Cisplatin damages the DNA in cells, which interferes with their ability to proliferate. This interference is expected to have its most pronounced effects on cells that proliferate the most, such as cancer cells, and less effect on cells that are nondividing, such as the sensory cells of the inner ear. In practice, however, cisplatin causes significant death rates for both quickly dividing cancer cells and for the nondividing cells of the inner ear. So, cisplatin is an effective chemotherapy that commonly causes severe hearing loss. Young children who are treated with cisplatin chemotherapy are particularly vulnerable to hearing loss and early hearing loss leads to development delays.

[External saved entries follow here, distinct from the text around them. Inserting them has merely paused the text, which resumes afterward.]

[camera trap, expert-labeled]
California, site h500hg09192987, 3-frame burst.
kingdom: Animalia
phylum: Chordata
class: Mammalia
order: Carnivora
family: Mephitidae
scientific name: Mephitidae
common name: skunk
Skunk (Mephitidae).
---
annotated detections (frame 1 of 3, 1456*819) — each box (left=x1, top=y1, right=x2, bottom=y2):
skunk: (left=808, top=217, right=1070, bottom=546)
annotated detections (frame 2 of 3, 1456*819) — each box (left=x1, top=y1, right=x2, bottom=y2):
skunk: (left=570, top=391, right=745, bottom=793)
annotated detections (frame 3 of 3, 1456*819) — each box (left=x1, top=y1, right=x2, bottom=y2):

This study examined mice with mutations in Csa and Csb, so they also could not efficiently repair DNA damage and were particularly vulnerable to permanent hearing loss from cisplatin.
“Our cells have several biochemical pathways that they use to repair DNA,” Segil said. “Our findings suggest that one particular pathway, transcription-coupled DNA repair, is a major force for protecting the cells of the inner ear from cisplatin. The impairment of this repair pathway in patients with Cockayne syndrome leaves them particularly vulnerable to severe hearing loss as a side effect of taking this chemotherapy drug.”
1. Rainey RN, Ng SY, Llamas J, et al. Mutations in Cockayne syndrome-associated genes (Csa and Csb) predispose to cisplatin-induced hearing loss in mice. J Neuroscience. 2016;36(17):4758. doi:10.1523/JNEUROSCI.3890-15.2016.